7. Dari Abu Ishak Sa’ad bin Abi Waqqash Malik bin Uhaib bin Abdi Manaf bin Zuhrah bin Kilab bin Murrah bin ka’ab bin lu’ay Al-Qurasyiy Az-Zuhriy ra.(beliau salah seorang dari sepuluh orang yang dijamin masuk Surga[7]) ia berkata: “Rasulullah SAW. menjenguk aku ketika haji Wada’[8], karena sakit keras, kemudian aku berkata: “Wahai Rasulullah sesungguhnya sakit aku sangat keras sebagaimana yang engkau lihat, sedangkan aku memiliki harta yang cukup banyak dan yang mewarisinya hanya seorang anak perempuan. Bolehkah aku sedekahkan dua pertiga dari harta aku itu? Beliau menjawab: “Tidak boleh.” Aku bertanya lagi: “Bagaimana kalau separuhnya?” Beliau menjawab: “Tidak boleh.” Aku bertanya lagi.”Bagaimana kalau sepertiganya?” Beliau menjawab: “Ya sepertiga. Dan sepertiga itu (sebenarnya) banyak dan cukup besar. Apabila kamu meninggalkan bagi ahli warismu kekayaan yang banyak, maka hal itu lebih baik dari pada kamu meninggalkan mereka dalam keadaan miskin, sehingga mereka terpaksa meminta-minta kepada orang lain. Sesungguhnya apa yang kamu nafkahkan dengan maksud untuk mencari ridha Allah pasti kamu diberi pahala, termasuk apa yang dimakan oleh istri kamu.” Kemudian aku bertanya: “Wahai Rasulullah, apakah aku akan segera berpisah dengan kawan-kawanku[9]?” Beliau menjawab: “Sesungguhnya kamu belum akan berpisah. Kamu dapat terus menambah amalan yang kamu niatkan untuk mencari ridha Allah, sehingga akan bertambah derajat dan keluhuranmu. Dan barangkali kamu akan segera meninggal setelah sebagian orang mengambil manfa’at darimu, dan sebagian lain merasa dirugikan olehmu. Seraya berdo’a Abu Ishak berkata: “Ya Allah, mudah-mudahan sahabat-sahabatku dapat melanjutkan hijrah mereka dan janganlah engkau mengembalikan mereka ketempat yang mereka tinggalkan, tetapi kasihan si Sa’ad bin Kaulah yang selalu diakungkan oleh Rasulullah karena ia mati di Makkah.” HR.Bukhari dan Muslim)
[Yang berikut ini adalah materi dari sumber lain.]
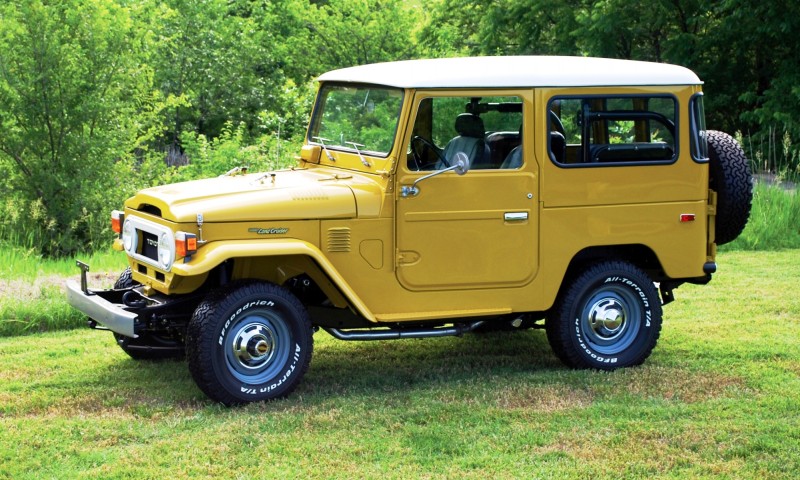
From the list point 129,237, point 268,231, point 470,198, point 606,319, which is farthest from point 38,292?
point 606,319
۸- وَعَنْ أَبِي هُرَيْرَةَ عَبْدُ الرَّحْمَنِ بْنِ صَخَرٍ رَضِيَ الله عَنْهُ قَالَ: قَالَ رَسُوْل الله r :» إن الله لاَ يَنْظُرُ إِلَى أَجِسَامِكُمْ, وَلَا إِلَى صُوَرِكُمْ, وَلَكِنْ يَنْظُرُ إٍلَى قُلُوبِكُمْ ( وَأَعْمَالِكُمْ ) رَوَاهُ مُسْلِمُ.
8. Dari Abu Hurairah Abdurrahman bin Syakhr ra., ia berkata: “Rasulullah SAW.berkata: ‘Sesungguhnya Allah tidak memandang kepada tubuh kalian dan tidak pula kepada rupa kalian, tetapi Dia memandang kepada hati kalian (Dan amal kalian) [10].” (HR.Muslim)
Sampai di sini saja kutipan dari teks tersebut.